Reveals $2M+ EBITDA drag from tool sprawl and shelfware, but also security culture risk: whether security decisions have teeth when they conflict with shipping, whether incidents trigger real escalation or get swept under, whether controls exist in practice or just in policy. We measure 108 signals across security controls (systems), security processes (incident response, vulnerability management), and security culture (whether it's enforced under pressure).
- Tool sprawl → 37% redundant spend, $800K-$1.2M waste
- Shelfware → $400K-$800K in licensed-but-unused capabilities
- Compliance theater → audit-passing controls with zero real protection
- Coverage gaps → critical assets unprotected despite high spend
- Breach risk → vulnerabilities that would trigger insurance/customer consequences
Three Engagement Models
Rapid Scan for competitive bids. Full TRI for platform acquisitions. Portfolio Monitoring for value creation governance.
Rapid Scan
Single domain assessment. Choose AI & Data Readiness (recommended for PE), Engineering Health, Technology Operations, or Cybersecurity. Pre-LOI screening, competitive bids, focused risk evaluation.
- 93-113 signals (domain-dependent)
- 12-16 dimensions
- Deal partner 2-pager + IC presentation
- Risk heat map + kill switches
- Industry benchmarking
Full TRI Assessment
All 4 domains. 420+ signals across AI, Engineering, Operations, Security. Complete technical risk profile. Platform acquisitions, complex environments, integration planning.
- 420+ signals across 4 domains
- 52 total dimensions
- 6 stakeholder views
- Integration cost prediction (±15%)
- Tech debt quantification ($M)
- CTO network access
Portfolio Monitoring
Portfolio-wide technical governance. Quarterly signal refresh, early warning system, optimization recommendations, LP dashboards. Prevent $5M-$15M value destruction annually.
- Quarterly reassessment
- Portfolio dashboards
- Early warning (CTO failure, tech debt, AI drift)

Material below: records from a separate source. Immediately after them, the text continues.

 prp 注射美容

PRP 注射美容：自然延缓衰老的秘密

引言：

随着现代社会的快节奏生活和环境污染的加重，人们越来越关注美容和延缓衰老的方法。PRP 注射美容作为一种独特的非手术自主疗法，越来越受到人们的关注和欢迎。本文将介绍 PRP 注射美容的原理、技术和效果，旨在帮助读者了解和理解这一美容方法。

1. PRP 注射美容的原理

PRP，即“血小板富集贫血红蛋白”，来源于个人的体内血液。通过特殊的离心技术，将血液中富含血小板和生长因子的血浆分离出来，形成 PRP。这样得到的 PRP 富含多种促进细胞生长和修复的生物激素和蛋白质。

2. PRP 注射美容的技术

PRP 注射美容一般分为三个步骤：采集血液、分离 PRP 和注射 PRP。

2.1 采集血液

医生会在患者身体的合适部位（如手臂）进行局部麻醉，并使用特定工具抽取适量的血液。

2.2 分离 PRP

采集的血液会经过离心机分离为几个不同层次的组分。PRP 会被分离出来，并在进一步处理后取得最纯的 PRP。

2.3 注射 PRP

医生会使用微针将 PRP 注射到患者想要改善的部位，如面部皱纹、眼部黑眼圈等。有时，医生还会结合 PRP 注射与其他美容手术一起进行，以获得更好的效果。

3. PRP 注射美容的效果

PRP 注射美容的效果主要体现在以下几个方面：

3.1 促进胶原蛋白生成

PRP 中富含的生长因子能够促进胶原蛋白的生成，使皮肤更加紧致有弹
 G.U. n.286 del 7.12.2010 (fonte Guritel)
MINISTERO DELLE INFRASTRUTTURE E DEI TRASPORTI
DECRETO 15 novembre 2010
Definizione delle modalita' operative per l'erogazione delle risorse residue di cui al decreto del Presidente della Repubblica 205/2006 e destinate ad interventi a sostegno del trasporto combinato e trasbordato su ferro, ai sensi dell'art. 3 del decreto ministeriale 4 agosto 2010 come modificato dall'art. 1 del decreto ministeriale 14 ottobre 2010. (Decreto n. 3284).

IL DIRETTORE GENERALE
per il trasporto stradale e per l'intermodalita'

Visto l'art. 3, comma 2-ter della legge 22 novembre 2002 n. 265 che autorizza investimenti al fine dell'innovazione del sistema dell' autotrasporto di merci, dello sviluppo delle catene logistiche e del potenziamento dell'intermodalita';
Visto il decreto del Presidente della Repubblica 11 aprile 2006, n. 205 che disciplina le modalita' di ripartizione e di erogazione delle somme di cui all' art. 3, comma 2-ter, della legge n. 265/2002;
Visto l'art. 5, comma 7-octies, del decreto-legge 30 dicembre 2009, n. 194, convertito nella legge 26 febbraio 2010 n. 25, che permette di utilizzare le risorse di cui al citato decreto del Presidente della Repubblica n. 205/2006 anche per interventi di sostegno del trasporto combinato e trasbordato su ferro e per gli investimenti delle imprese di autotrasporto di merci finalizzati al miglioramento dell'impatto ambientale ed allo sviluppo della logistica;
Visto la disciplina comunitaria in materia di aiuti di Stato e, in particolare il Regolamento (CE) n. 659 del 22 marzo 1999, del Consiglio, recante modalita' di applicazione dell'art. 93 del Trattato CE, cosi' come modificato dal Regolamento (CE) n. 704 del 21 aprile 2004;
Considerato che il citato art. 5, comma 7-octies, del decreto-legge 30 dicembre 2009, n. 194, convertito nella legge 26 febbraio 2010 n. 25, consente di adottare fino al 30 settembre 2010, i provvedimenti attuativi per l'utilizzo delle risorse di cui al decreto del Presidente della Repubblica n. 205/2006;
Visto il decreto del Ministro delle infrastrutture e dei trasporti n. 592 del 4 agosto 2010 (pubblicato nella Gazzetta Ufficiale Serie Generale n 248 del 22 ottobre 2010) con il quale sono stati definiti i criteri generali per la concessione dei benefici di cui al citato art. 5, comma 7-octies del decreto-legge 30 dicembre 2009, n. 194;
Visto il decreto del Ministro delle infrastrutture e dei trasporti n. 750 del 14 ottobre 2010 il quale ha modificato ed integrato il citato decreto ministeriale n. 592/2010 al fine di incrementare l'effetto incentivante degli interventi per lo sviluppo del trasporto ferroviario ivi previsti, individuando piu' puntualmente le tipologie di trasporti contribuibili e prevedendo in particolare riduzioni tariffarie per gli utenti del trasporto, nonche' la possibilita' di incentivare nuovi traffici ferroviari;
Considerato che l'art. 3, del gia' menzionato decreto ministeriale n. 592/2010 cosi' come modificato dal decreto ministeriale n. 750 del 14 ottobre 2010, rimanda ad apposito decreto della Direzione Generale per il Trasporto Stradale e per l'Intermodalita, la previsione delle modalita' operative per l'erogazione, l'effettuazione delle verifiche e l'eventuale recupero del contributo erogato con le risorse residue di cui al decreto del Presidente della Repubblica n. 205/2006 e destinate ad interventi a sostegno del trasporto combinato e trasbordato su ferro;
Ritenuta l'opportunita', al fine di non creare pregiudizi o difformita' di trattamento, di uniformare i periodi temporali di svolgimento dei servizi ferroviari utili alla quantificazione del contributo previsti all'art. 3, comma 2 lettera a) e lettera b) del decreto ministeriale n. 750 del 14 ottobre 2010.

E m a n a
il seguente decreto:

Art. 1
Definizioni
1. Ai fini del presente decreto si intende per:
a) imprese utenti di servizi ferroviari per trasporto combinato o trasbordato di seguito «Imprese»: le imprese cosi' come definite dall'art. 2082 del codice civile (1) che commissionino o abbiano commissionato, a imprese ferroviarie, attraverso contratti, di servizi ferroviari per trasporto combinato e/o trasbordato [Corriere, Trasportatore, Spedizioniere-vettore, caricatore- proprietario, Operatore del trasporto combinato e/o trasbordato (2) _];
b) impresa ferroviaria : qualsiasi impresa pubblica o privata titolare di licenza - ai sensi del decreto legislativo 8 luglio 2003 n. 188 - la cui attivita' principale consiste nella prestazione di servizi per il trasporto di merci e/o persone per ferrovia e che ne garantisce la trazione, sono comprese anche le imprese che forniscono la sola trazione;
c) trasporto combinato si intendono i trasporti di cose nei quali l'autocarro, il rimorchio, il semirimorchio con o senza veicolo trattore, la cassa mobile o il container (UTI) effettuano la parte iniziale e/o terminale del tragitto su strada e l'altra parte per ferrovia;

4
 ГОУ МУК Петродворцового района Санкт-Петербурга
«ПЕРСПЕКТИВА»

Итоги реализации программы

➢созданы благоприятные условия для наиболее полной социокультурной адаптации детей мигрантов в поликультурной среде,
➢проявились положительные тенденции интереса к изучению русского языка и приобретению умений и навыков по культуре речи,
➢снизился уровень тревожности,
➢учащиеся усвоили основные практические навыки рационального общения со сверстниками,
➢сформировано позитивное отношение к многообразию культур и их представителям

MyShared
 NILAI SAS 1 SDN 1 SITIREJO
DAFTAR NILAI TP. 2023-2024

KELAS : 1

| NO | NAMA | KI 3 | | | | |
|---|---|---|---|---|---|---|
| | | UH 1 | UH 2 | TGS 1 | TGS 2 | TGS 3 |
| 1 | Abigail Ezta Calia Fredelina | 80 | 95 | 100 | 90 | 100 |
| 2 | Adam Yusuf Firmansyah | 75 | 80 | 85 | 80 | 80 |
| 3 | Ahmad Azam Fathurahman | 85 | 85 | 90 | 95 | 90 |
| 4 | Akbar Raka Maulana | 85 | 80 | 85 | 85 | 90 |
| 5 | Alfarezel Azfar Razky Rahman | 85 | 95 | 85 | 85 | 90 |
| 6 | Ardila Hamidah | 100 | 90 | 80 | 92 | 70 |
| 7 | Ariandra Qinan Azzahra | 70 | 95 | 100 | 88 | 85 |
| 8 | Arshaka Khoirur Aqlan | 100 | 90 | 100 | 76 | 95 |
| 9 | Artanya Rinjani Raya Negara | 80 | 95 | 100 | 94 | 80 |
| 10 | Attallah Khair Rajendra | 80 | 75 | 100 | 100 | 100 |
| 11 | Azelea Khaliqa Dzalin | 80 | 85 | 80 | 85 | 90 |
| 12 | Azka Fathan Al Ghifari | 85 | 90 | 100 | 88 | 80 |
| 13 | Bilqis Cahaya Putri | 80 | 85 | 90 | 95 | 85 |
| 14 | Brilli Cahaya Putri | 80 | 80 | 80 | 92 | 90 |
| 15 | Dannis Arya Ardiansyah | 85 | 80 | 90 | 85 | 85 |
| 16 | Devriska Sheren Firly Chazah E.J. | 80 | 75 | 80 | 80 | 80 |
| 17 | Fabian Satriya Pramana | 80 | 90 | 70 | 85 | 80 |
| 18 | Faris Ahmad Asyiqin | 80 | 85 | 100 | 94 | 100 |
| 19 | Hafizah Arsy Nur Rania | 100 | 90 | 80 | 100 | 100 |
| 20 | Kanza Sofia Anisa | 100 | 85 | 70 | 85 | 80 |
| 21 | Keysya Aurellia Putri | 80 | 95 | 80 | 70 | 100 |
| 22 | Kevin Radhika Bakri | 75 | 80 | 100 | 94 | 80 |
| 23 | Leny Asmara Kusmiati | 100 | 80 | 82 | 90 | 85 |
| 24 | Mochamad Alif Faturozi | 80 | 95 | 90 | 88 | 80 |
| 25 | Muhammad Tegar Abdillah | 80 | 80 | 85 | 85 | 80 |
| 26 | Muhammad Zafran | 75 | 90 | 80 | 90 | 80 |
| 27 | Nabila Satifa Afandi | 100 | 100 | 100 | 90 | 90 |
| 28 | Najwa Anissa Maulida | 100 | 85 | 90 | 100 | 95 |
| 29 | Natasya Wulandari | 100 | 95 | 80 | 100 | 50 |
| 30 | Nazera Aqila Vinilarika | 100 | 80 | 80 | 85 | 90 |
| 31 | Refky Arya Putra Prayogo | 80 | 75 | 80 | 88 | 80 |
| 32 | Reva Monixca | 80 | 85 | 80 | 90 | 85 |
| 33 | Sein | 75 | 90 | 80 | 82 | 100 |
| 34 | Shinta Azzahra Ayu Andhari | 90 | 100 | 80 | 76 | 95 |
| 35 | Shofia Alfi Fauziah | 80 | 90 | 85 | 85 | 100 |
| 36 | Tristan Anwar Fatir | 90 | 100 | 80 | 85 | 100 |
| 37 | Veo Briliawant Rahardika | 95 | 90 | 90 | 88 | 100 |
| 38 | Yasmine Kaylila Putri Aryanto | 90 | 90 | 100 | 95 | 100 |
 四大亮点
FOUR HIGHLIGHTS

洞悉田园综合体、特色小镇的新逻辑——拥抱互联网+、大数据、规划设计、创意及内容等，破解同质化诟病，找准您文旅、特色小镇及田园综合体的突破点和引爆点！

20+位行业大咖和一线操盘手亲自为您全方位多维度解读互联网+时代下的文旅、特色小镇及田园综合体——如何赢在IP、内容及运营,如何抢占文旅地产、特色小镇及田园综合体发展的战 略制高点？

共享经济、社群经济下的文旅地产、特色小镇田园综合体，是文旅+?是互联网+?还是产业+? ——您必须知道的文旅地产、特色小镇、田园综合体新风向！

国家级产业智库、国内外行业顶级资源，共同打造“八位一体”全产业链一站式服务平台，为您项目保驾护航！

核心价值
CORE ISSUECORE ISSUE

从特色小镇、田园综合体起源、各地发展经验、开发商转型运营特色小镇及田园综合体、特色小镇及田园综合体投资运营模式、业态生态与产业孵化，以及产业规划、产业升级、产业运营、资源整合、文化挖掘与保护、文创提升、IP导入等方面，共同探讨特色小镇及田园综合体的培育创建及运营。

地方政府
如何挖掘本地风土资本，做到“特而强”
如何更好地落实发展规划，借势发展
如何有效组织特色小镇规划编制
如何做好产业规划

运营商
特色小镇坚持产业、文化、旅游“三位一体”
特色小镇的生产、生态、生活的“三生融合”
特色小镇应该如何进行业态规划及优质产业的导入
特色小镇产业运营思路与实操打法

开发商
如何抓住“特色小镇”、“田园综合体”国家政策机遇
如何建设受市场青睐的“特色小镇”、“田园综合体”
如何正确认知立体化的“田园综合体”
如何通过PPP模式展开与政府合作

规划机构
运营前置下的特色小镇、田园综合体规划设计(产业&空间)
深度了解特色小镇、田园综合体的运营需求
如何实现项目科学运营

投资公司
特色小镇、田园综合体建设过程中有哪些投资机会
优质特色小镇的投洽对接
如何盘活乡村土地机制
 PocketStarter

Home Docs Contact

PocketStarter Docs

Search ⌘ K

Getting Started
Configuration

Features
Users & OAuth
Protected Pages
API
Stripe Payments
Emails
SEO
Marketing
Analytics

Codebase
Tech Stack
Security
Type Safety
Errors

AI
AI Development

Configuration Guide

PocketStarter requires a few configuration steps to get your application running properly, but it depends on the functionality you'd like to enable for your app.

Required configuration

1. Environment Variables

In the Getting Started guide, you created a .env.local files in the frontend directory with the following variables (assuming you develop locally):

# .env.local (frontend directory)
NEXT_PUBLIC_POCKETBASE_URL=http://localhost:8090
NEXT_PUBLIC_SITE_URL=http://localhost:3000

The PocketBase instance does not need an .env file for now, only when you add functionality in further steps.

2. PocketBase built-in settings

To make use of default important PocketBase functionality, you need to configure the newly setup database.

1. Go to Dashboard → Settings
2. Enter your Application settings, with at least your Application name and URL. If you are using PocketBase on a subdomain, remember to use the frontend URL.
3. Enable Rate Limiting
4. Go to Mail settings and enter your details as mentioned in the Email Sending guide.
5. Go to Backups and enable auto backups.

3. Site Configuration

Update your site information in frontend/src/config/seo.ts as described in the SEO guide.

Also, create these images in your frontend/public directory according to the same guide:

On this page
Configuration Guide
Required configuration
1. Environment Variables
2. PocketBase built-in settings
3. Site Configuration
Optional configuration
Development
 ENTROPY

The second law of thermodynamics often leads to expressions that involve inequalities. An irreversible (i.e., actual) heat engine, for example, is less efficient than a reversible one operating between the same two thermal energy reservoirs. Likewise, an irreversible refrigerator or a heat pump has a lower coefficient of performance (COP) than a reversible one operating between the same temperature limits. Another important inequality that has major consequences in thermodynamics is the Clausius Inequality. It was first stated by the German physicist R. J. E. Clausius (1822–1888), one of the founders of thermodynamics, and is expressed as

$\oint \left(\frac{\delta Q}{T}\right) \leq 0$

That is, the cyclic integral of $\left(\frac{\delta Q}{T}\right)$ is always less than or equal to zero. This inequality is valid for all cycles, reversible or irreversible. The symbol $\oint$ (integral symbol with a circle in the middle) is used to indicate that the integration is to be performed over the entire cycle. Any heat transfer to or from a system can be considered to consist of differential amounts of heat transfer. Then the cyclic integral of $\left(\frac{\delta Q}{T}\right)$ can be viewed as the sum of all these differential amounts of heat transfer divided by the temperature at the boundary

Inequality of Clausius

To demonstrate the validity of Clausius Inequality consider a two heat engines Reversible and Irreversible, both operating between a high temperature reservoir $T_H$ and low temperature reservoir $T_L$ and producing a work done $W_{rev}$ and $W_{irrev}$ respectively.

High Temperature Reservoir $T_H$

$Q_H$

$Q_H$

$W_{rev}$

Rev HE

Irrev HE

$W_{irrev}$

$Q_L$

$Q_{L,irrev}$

- Optimization (15-35% security cost reduction)
- Exit readiness documentation
How We Structure Evidence Collection: Intent, Fear, Kill Switch
"Technical due diligence shouldn't be an inventory of what exists. It should be a prediction of what will happen and specifically, what could go wrong. The right question: What could kill this deal and how would we know?"
Forbes Tech Council, February 2026
Intent
Why are you acquiring this company? Acqui-hire? Platform? Customer base? Growth driver? Each intent implies different technical AND behavioral risks. We structure evidence collection around your investment thesis, measuring the systems, processes, and behaviors that matter for your specific outcome.
Fear
What scenarios would make this investment fail? Can't scale (systems risk)? Can't integrate (process risk)? Key engineers leave (behavioral risk)? We collect evidence across all three layers that directly address your specific concerns, not generic checklists.
Kill Switch
What evidence would definitively answer each fear? Not "code is messy" but "$4M, 18-month GDPR rewrite required, confirmed via engineering interviews, tested against similar rewrites in our portfolio data." Quantified cost, timeline, business impact, and behavioral proof (can they actually execute the fix?).